Sphärenströme umflossen ihn; mehrfach glaubte er, sie würden ihn als Eindringling entlarven und bestrafen. Doch offenbar scheute das Verlies seine Macht und hielt sich zurück.
    Und nun diese Erschütterung … ein Schwanken, Grollen, fernes Rasseln. Nhordukael mußte an die Schatten denken, die er vor dem Dom gesehen hatte, die als düstere Türme aus der Tiefe gewachsen waren und den Himmel verdunkelt hatten.
Das Verlies erwacht; doch wer hat seine Kräfte freigesetzt ?
Entschlossen ging er weiter, ließ sich von dem Beben nicht einschüchtern. Hinter der nächsten Biegung wartete ein weiterer Gang auf ihn, auch er von schimmerndem Moos erhellt - doch sein Ende lag im Dunkeln. Abgrundtiefe Schwärze wartete dort.

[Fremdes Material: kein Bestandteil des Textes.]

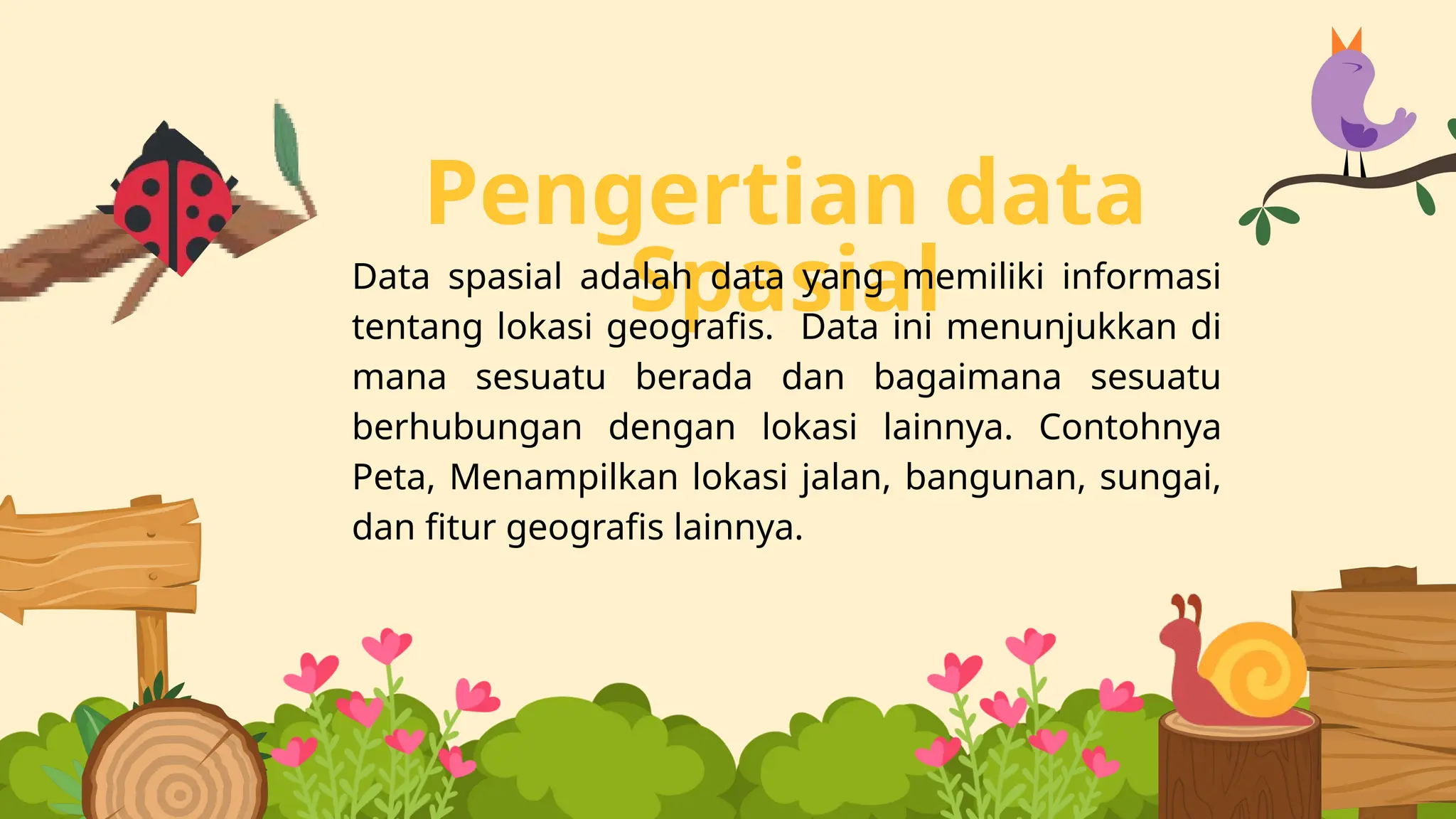 Pengertian data
Spasial
Data spasial adalah data yang memiliki informasi
tentang lokasi geografis. Data ini menunjukkan di
mana sesuatu berada dan bagaimana sesuatu
berhubungan dengan lokasi lainnya. Contohnya
Peta, Menampilkan lokasi jalan, bangunan, sungai,
dan fitur geografis lainnya.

    Nhordukael blieb stehen. Das Rasseln um ihn wurde lauter! Etwas bewegte sich dort hinten. Die Schwärze, sie verdichtete sich … ein schabendes Geräusch, als kratzten Fingernägel über das Gestein. Ja, er sah es nun ganz deutlich: Die dunkle Zusammenballung bewegte sich, floß auf ihn zu. Nhordukaels Hände verkrampften sich um den silbernen Kelch, den er bei sich trug. Seine Gedanken überschlugen sich. Sollte er fliehen? Nein … dieser Schatten war zu schnell, und das Auge der Glut konnte ihm nicht beistehen.
    Er versuchte sich in die Innere Schicht des Verlieses einzufühlen. Doch die magischen Ströme waren zu fremd, sie entglitten ihm. Verängstigt blickte er auf den näher kommenden Schatten.
    »TRINK! WENN DU LEBEN WILLST, TRINK ….«
    Ein Wispern ließ Nhordukael herumfahren. Er hatte eine geisterhafte Stimme gehört - doch niemand war zu sehen, der Gang hinter ihm war leer.
    »Wer spricht da?« Sein Herz pochte schneller. »Wer … ?
    »DER KELCH … NIMM EINEN SCHLUCK UND GIB DICH DEM VERLIES HIN ! SCHNELL, DIR BLEIBT NICHT VIEL ZEIT !« Die Stimme drang aus der Mauer hervor; zwischen den Steinritzen, die nicht vom Moos befallen waren, erkannte er einen silbernen Glanz.
    »VERTRAUE MIR! ICH BIN EIN GESANDTER MOND-SCHLUNDS . . . TRINK AUS DEM KELCH UND FOLGE MIR!« Nhordukael blickte sich nach dem Schatten um; er füllte bereits den halben Gang aus, strömte wie schwarze Milch auf ihn zu. Widerstrebend hob er den Kelch. »Trinken soll ich? Aber was? Er ist leer!« »DAS Moos«, beschwor ihn die Stimme. »DIE FRUCHT DES VERLIESES … BEEILE DICH !«
    Mir bleibt wohl keine andere Wahl!
Nhordukael streckte die Hand zur Decke aus, riß einen Moosklumpen ab. Er kräuselte sich in seinen glühenden Händen, schwelte an den Rändern. Nhordukael preßte ihn über dem Kelch aus wie einen Schwamm. Zischend tropfte grünes Wasser in das Gefäß.
    Der Schatten war nun dicht vor ihm. Hastig setzte Nhordukael den Kelch des heiligen Lysron an die Lippen. Ein bitterer Geschmack breitete sich in seiner Mundhöhle aus.
    Dann schluckte er den Sud hinab.